On est frappé par la froideur des propos, presque comme s’il s’agissait d’un jeu vidéo géré à distance, une opération déshumanisée. « Allez, tirez, allumez-les tous. Allez, feu ! » « C’est leur faute d’avoir emmené leurs enfants dans une bataille. »

Impossible en voyant ce documentaire de ne pas penser aux autres massacres engendrés par la colonisation, à la « supériorité » de l’Occident sur le reste du monde, à la façon dont les journalistes sont visés pour masquer la vérité. Et comme pour les massacres des Gazaouis, des Congolais, des Ouïghours, des Rwandais, des Soudanais, on ne peux s’empêcher de se dire que si ces victimes avaient été blanches, le monde ne serait pas resté indifférent. Les responsables auraient été jugés, condamnés. On nous montre ici que ces personnes ont eu la « malchance » de naître en Irak.

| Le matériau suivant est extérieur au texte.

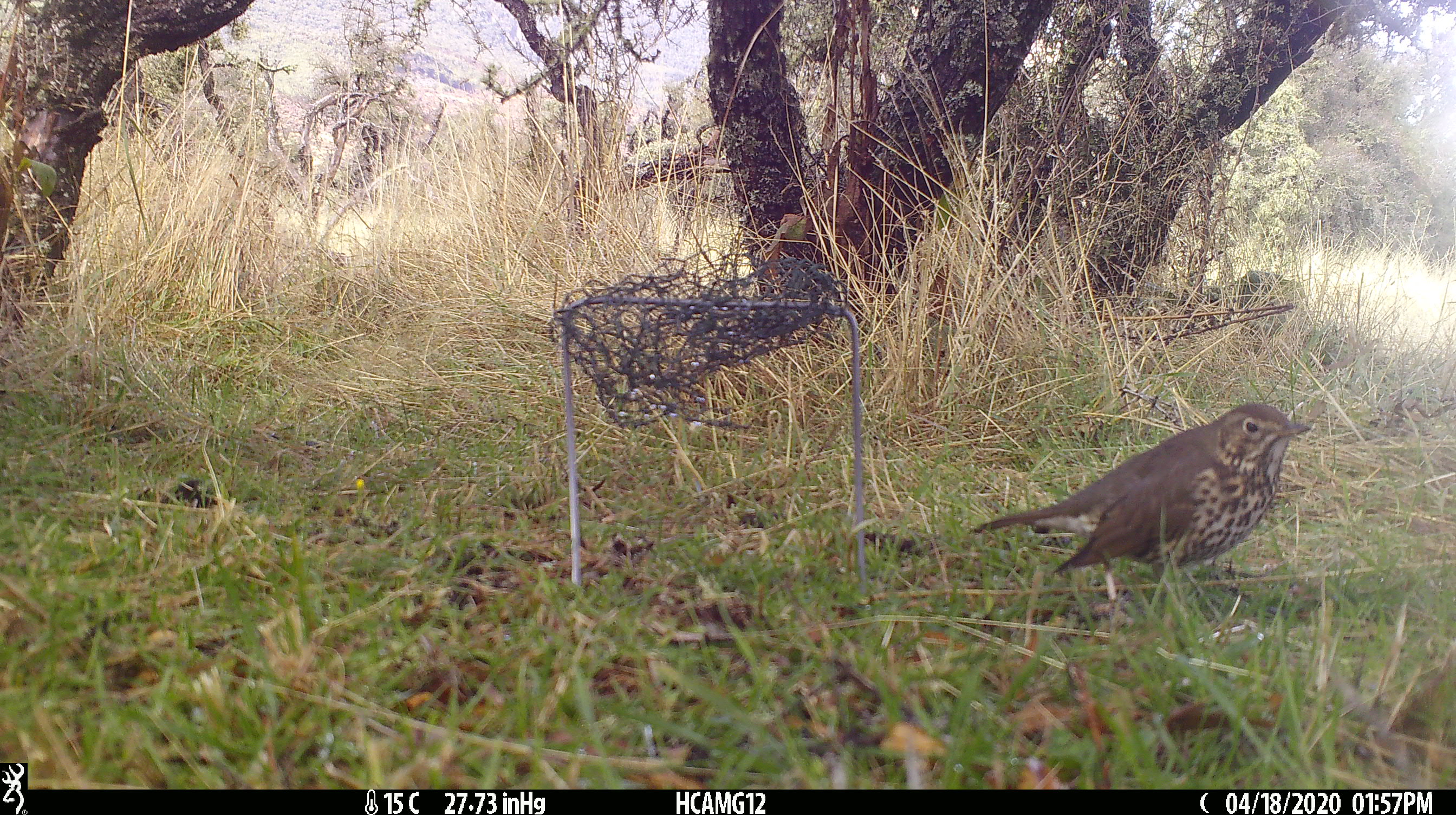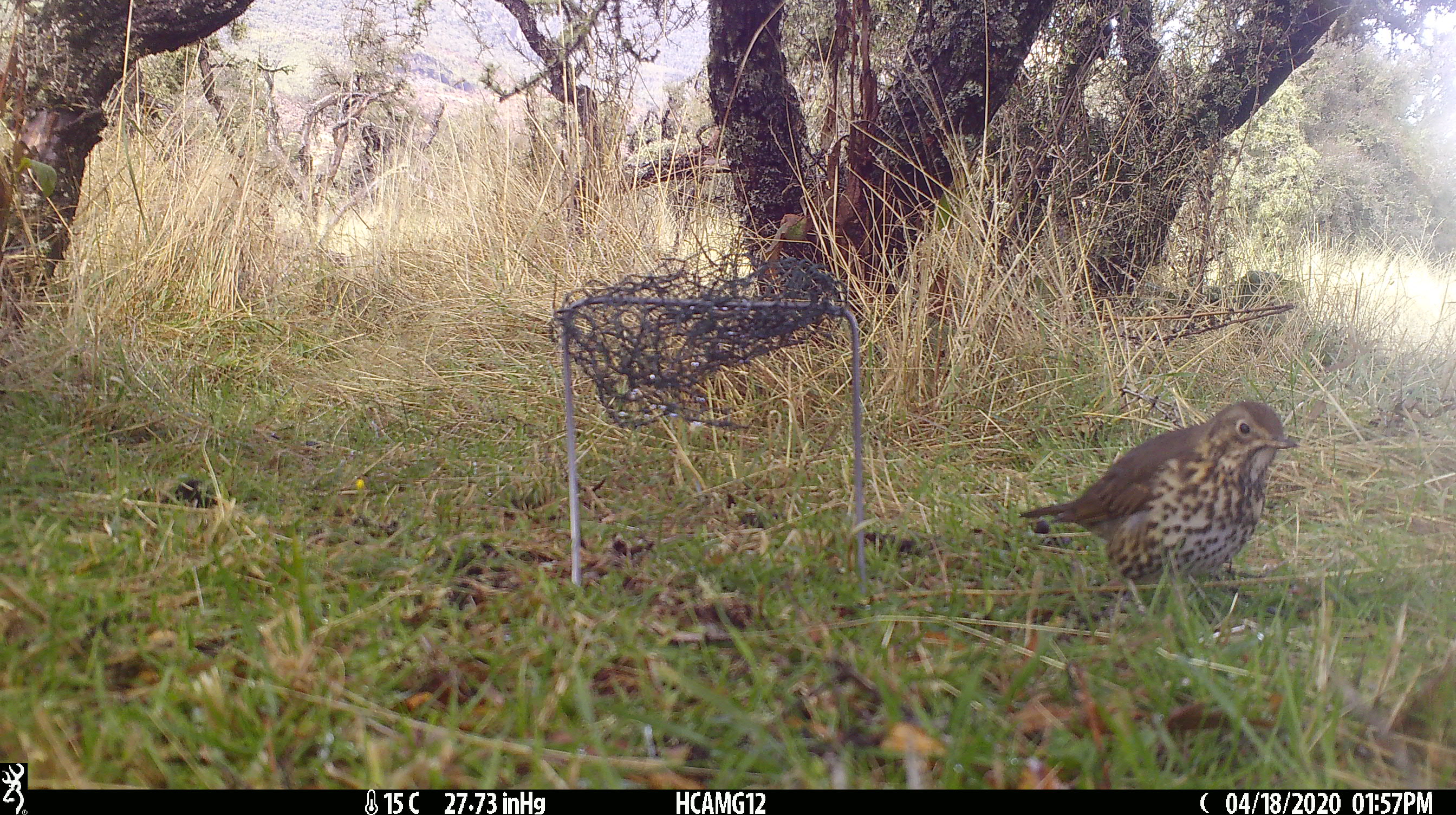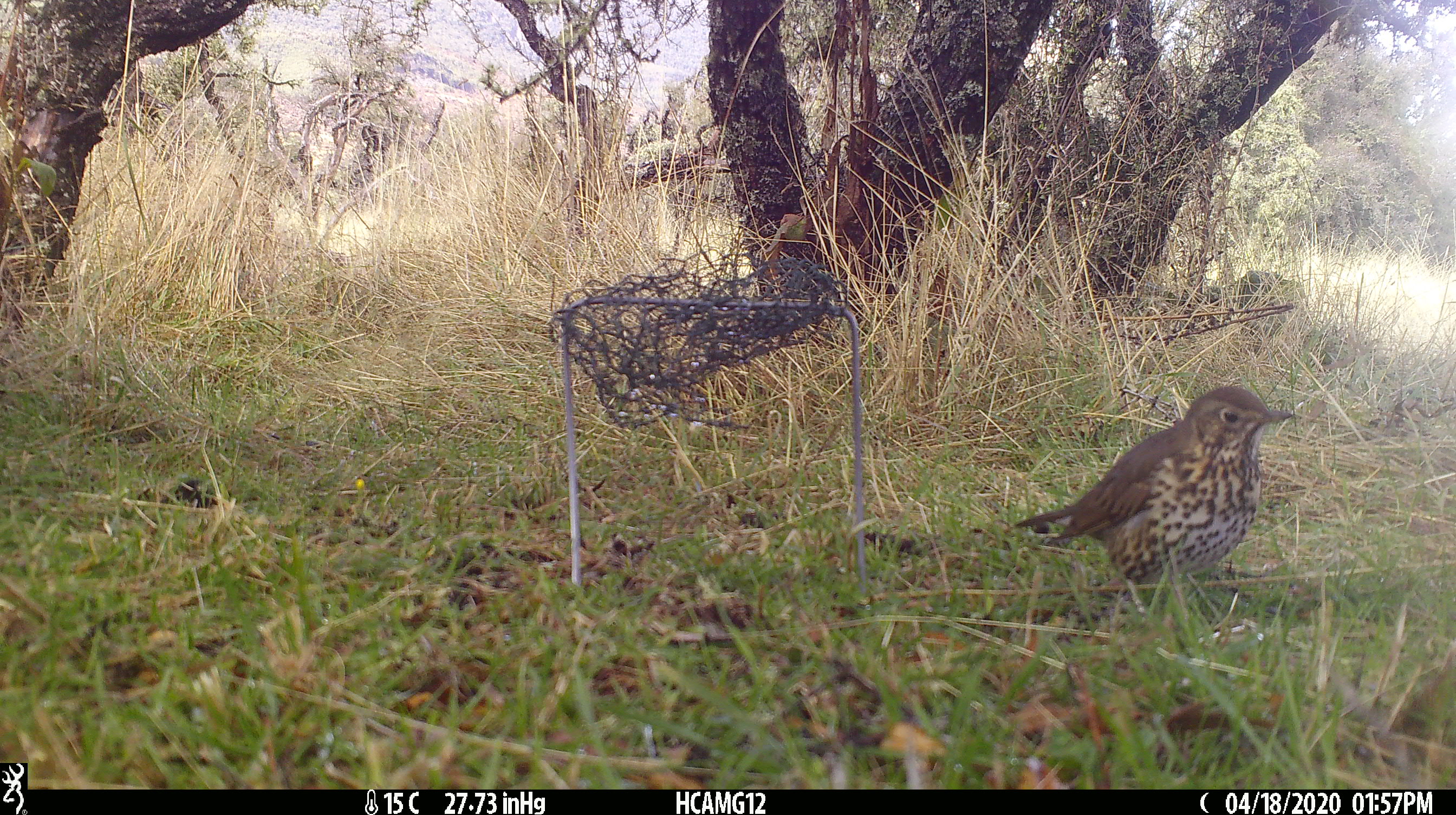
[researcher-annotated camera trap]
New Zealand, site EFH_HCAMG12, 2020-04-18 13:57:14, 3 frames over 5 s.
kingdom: Animalia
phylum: Chordata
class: Aves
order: Passeriformes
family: Turdidae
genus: Turdus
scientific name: Turdus philomelos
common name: song thrush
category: thrush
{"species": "thrush (song thrush) (Turdus philomelos)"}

Le film évoque également l’après, avec la conséquence de ces prétendus « dommages collatéraux » sur la vie quotidienne des personnes touchées. Pas de justice, pas de dédommagement, pas de réparation, pas de paix. Les proches et les victimes survivantes racontent les blessures physiques handicapantes à vie avec des coûts considérables à assumer sans aucune aide. Mais aussi les séquelles émotionnelles et mentales, des familles brisées par le deuil ne recevant aucun soutien d’aucun État !
Voilà ce que la guerre crée. 

L’actrice et maintenant réalisatrice Sahra Datoussaid est juriste de formation. Elle a exercé le droit pénal ainsi que le droit d’asile et d’immigration comme chercheuse et avocate au barreau de Bruxelles. Elle est aussi cofondatrice de l’Asbl Fem&L.A.W (International FEMinist Legal Association for Women’s rights). Son film coup de poing touche par son propos, mais aussi par sa résonance avec le génocide en cours à Gaza et les autres guerres et massacres contemporains.